Lets take the following example: I must predict the return (Q-values) of x state-action pairs using an ensemble of m models. Using NumPy I could have the following for x = 5 and m = 3:
>>> predictions = np.random.rand(3, 1, 5)
[[[0.22668968 0.58857404 0.49572979 0.68034031 0.96522052]]
[[0.90452081 0.07554403 0.62139326 0.6269648 0.78426295]]
[[0.14154026 0.75292144 0.99831914 0.7584285 0.69479723]]]
Thus, for each possible action we have the following prediction considering the set of models:
>> actions_out = [q[0] for q in predictions]
>> actions_out = [list(a) for a in zip(*actions_out)]
>>
[
[0.22668968082539054, 0.9045208066488987, 0.14154025891848865],
[0.5885740401748317, 0.07554403461136683, 0.7529214398937515],
[0.4957297945825573, 0.6213932636399634, 0.998319138313377],
[0.6803403139829055, 0.6269648017308974, 0.7584284958713308],
[0.9652205174041535, 0.7842629542761801, 0.6947972303000536]
]
Where for example the actions_out[0] = [0.22668968082539054, 0.9045208066488987, 0.14154025891848865]
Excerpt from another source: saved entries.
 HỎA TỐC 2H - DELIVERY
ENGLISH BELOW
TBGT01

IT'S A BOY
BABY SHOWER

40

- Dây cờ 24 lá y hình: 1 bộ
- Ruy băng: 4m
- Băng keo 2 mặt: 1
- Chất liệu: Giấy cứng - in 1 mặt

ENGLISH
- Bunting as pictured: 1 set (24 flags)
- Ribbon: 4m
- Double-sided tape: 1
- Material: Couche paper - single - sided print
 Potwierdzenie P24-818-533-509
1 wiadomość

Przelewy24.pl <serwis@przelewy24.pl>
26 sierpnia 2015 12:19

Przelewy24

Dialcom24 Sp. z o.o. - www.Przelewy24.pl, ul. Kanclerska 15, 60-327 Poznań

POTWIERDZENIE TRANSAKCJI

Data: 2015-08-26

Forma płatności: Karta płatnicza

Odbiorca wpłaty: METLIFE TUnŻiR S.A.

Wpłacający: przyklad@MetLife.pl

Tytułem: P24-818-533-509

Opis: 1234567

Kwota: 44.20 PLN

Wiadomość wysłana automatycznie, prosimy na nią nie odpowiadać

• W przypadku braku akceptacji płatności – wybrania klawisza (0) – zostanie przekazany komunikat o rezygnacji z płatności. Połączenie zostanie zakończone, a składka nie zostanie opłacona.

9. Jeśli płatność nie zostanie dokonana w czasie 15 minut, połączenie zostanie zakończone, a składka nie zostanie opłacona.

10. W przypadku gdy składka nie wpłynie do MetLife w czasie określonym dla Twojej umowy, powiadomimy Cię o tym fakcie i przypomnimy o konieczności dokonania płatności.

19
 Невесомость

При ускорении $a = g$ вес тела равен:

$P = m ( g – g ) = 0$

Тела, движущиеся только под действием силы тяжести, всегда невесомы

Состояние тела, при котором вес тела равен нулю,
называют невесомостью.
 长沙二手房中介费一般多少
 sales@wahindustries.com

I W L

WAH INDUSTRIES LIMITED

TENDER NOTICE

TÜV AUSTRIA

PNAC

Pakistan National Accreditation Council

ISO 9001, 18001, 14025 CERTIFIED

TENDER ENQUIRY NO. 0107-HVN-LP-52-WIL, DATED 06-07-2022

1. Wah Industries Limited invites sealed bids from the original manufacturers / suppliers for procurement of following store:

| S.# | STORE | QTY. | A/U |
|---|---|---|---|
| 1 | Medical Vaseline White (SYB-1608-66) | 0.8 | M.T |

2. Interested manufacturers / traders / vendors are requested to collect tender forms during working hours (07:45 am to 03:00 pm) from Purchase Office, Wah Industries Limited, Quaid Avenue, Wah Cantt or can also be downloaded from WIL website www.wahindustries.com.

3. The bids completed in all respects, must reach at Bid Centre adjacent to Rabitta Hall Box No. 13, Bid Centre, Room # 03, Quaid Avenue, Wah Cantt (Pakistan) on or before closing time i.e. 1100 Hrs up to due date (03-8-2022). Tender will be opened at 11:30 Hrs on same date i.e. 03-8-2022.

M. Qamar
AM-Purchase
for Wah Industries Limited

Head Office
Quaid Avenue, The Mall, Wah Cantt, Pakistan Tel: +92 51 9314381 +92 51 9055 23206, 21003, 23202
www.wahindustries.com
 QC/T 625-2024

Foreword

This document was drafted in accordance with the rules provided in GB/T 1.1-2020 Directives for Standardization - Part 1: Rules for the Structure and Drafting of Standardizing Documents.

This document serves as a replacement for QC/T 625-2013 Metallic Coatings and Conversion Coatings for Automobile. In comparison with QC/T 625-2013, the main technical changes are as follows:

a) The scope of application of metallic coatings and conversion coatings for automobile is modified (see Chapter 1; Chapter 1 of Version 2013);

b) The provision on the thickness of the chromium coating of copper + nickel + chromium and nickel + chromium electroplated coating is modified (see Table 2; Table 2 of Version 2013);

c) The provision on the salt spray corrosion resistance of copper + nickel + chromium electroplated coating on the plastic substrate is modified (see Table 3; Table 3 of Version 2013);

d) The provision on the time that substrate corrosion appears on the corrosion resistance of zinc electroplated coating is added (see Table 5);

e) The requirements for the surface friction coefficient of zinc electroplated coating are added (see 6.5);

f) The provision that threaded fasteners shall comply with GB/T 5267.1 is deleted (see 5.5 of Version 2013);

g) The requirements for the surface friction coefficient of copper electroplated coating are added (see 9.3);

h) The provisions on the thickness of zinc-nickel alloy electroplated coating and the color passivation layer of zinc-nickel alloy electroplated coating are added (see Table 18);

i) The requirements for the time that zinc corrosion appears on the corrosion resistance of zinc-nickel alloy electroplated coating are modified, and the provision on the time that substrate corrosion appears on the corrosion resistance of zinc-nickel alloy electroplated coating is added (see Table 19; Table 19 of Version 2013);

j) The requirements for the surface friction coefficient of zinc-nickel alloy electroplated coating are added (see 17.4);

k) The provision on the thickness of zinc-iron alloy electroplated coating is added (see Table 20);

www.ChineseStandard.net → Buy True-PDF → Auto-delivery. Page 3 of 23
is the prediction of 3 models for the action 1 (index = 0).
The question is: to calculate the variance of those values (the disagreement or uncertainty between models), the following is correct?
variance = np.var(actions_out, axis = 1)
avg_variance = np.average(variance)
Does this average capture the disagreement between the models?